Primarily, the court stated that an overpayment can exist only for “money received” by a claimant that exceeds “the amount that should have been paid.” C.R.S. 8-40-201(15.5). Because the Act mandated that respondent continue paying temporary disability benefits until the claimant was released to return to work, all payments up to that date represented “the amount that should have been paid.” Accordingly, even if a claimant is ultimately not entitled to money paid by the respondent, the claimant will be permitted to keep that money so long as payment was legally required when made. Furthermore, the court reasoned that because the statutory cap is for “combined” temporary and permanent disability benefits, the cap cannot apply prior to permanent disability becoming ripe. In this case, all temporary disability payments were owing to the claimant when they were made, and all payments were made prior to permanent disability becoming ripe.
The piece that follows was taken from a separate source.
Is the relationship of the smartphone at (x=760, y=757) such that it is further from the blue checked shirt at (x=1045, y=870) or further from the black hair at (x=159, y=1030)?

The court also rejected the respondent’s public policy argument that permitting claimants to keep temporary disability benefits in excess of the statutory cap encourages malingering. The court noted that an employer’s right to select the treating physician in the first instance leaves little opportunity for a claimant to malinger. Furthermore, the court determined that any risk of malingering is outweighed by the risk of claimants seeking to return to work prematurely in order to avoid being stuck with an overpayment. The court also rejected respondent’s constitutional challenges.